[Assignment] If a picture appears in the records, skip it; copy everything else exactly.

[Material for this exercise]
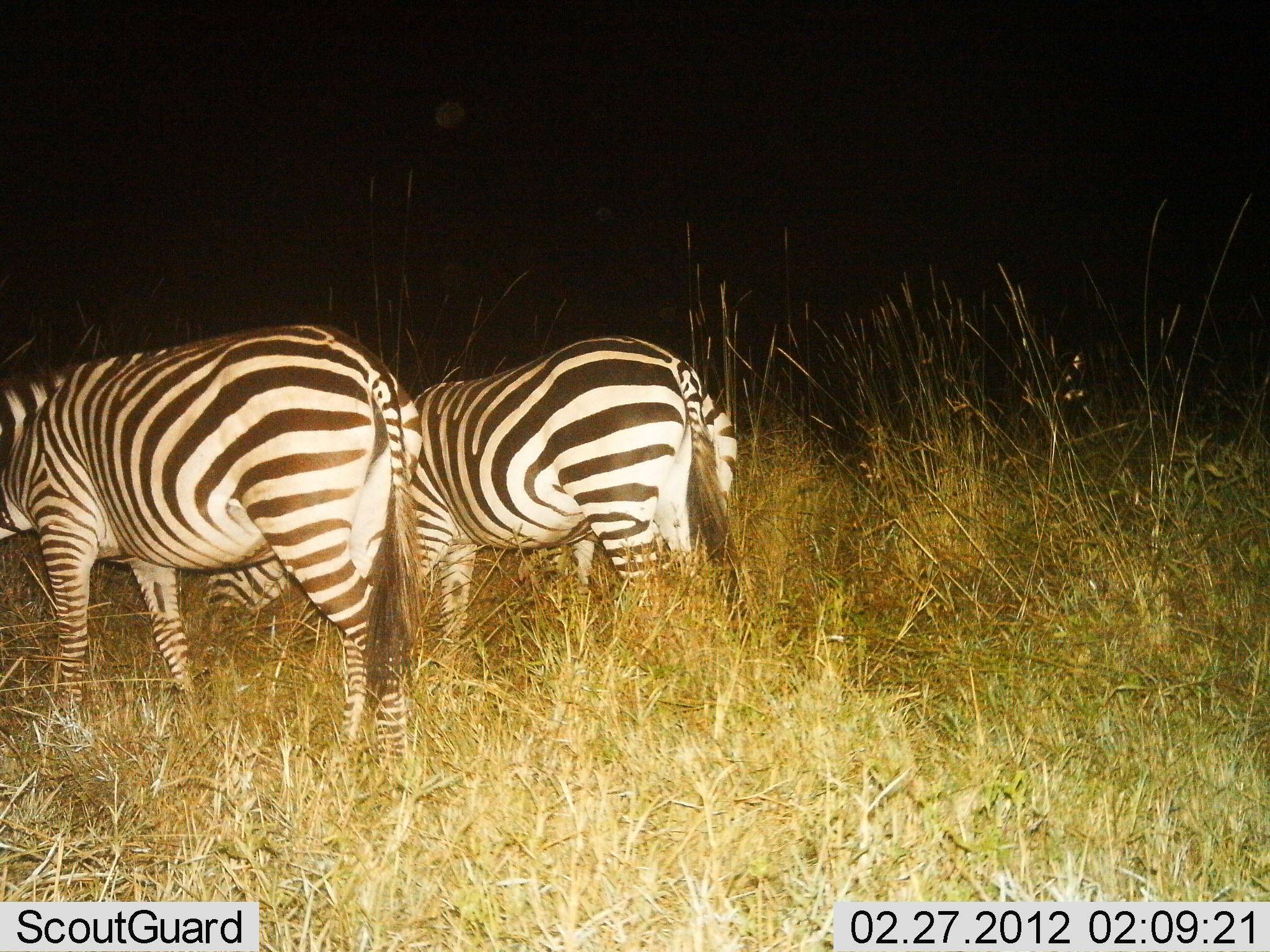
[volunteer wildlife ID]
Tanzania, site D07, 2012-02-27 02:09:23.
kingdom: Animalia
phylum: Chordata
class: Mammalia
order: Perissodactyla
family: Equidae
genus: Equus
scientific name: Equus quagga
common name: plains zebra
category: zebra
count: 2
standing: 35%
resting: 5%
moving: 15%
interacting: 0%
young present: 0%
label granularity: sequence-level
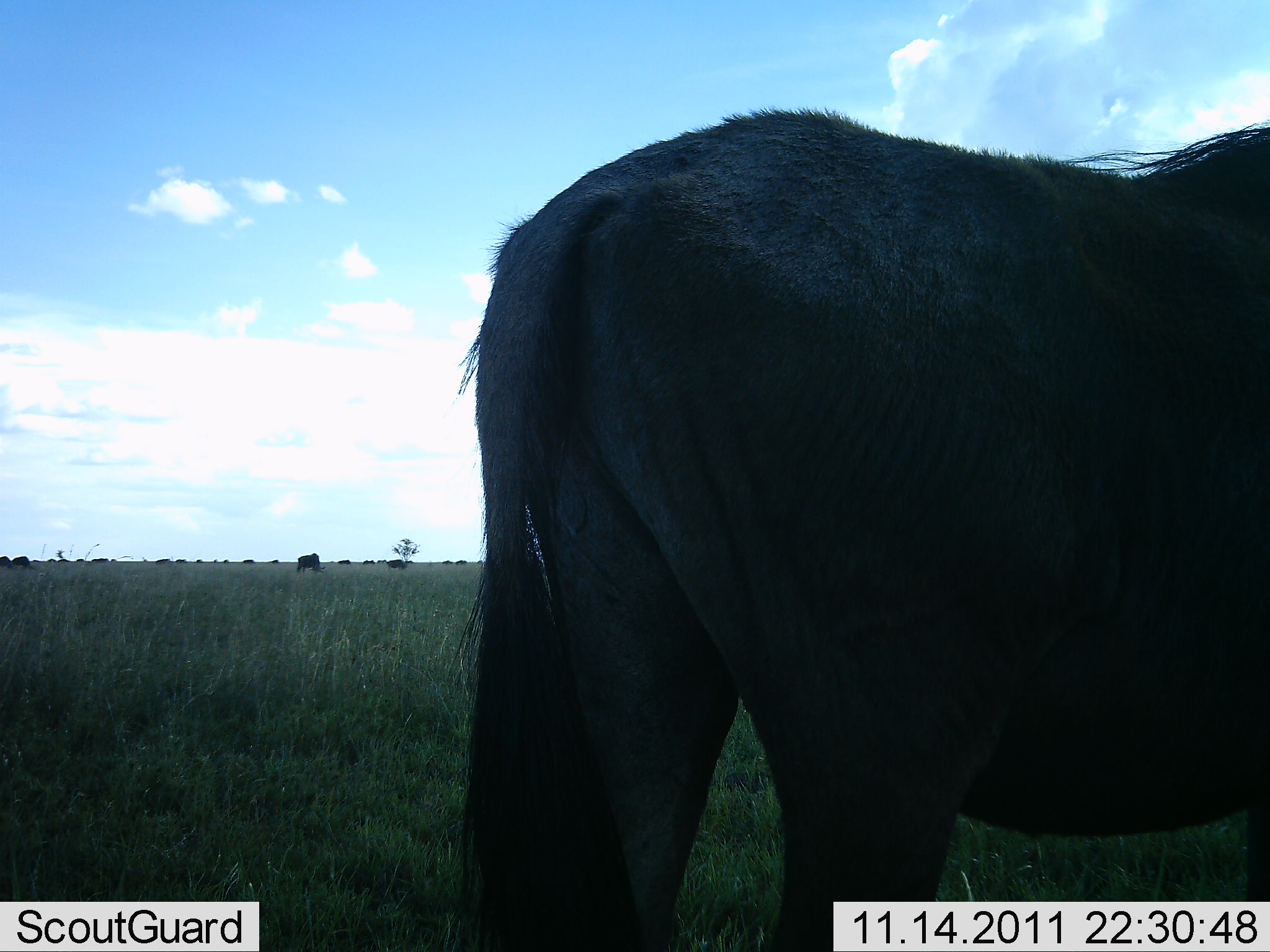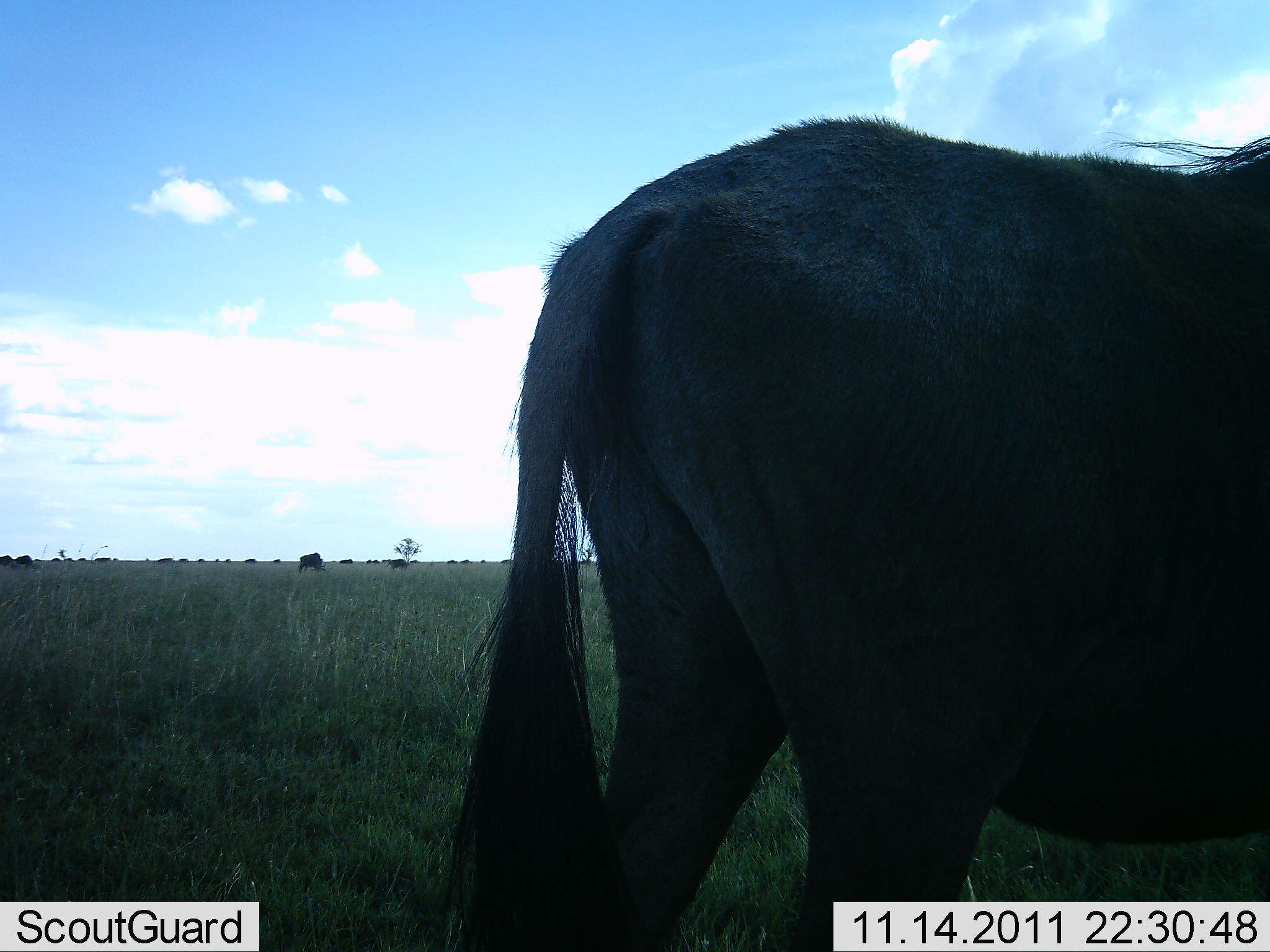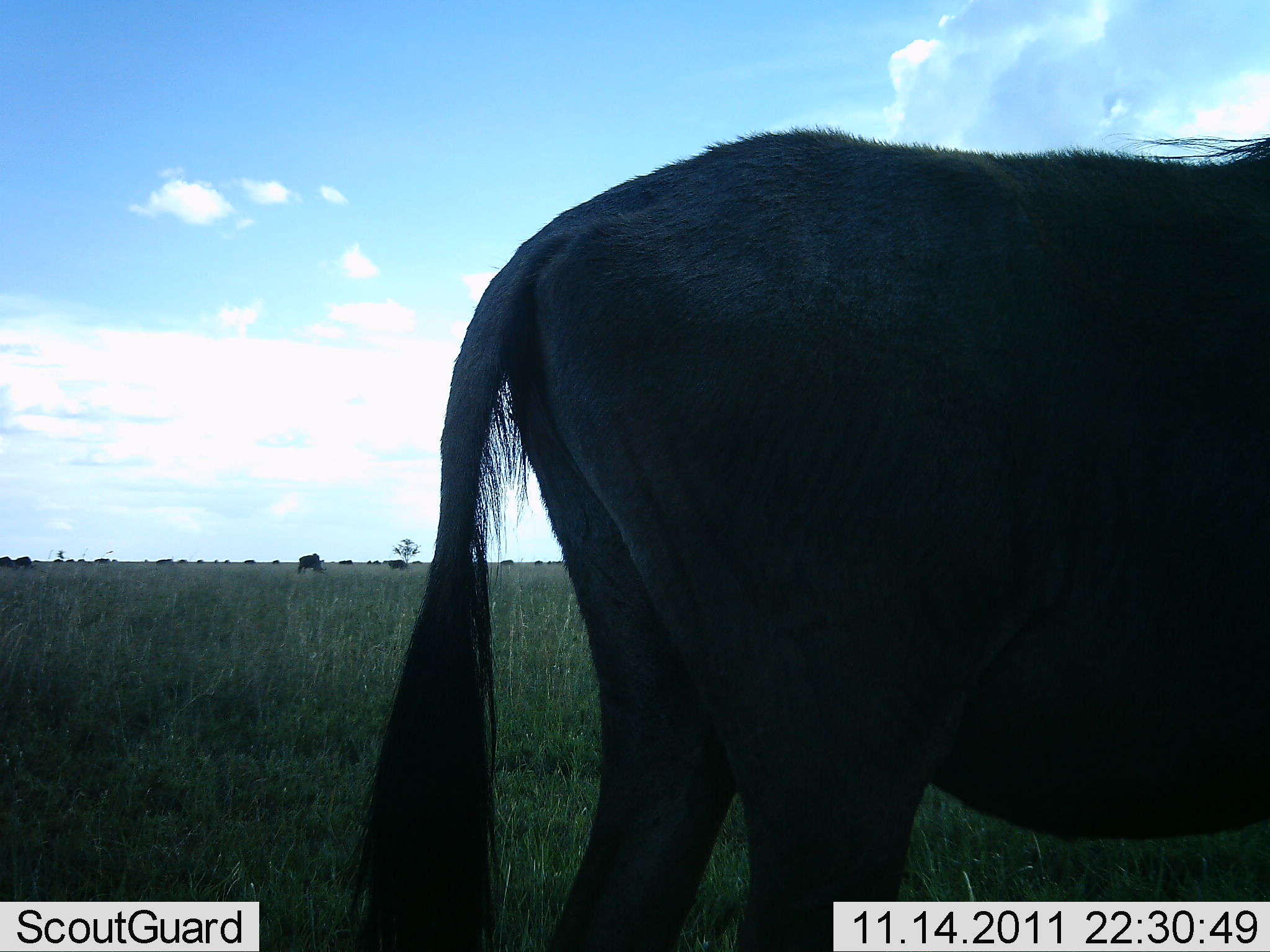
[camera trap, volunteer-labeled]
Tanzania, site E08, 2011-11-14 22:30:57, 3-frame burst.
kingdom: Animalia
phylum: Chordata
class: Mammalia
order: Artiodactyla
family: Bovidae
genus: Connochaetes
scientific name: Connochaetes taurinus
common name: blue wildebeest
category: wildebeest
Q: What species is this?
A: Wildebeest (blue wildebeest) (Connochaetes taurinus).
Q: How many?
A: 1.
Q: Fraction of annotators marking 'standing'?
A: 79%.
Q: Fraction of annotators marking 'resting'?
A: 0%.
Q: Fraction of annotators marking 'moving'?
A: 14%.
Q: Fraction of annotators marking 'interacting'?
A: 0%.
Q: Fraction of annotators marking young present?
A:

[Solution to this exercise]
[volunteer wildlife ID]
Tanzania, site D07, 2012-02-27 02:09:23.
kingdom: Animalia
phylum: Chordata
class: Mammalia
order: Perissodactyla
family: Equidae
genus: Equus
scientific name: Equus quagga
common name: plains zebra
category: zebra
count: 2
standing: 35%
resting: 5%
moving: 15%
interacting: 0%
young present: 0%
label granularity: sequence-level
[camera trap, volunteer-labeled]
Tanzania, site E08, 2011-11-14 22:30:57, 3-frame burst.
kingdom: Animalia
phylum: Chordata
class: Mammalia
order: Artiodactyla
family: Bovidae
genus: Connochaetes
scientific name: Connochaetes taurinus
common name: blue wildebeest
category: wildebeest
Q: What species is this?
A: Wildebeest (blue wildebeest) (Connochaetes taurinus).
Q: How many?
A: 1.
Q: Fraction of annotators marking 'standing'?
A: 79%.
Q: Fraction of annotators marking 'resting'?
A: 0%.
Q: Fraction of annotators marking 'moving'?
A: 14%.
Q: Fraction of annotators marking 'interacting'?
A: 0%.
Q: Fraction of annotators marking young present?
A:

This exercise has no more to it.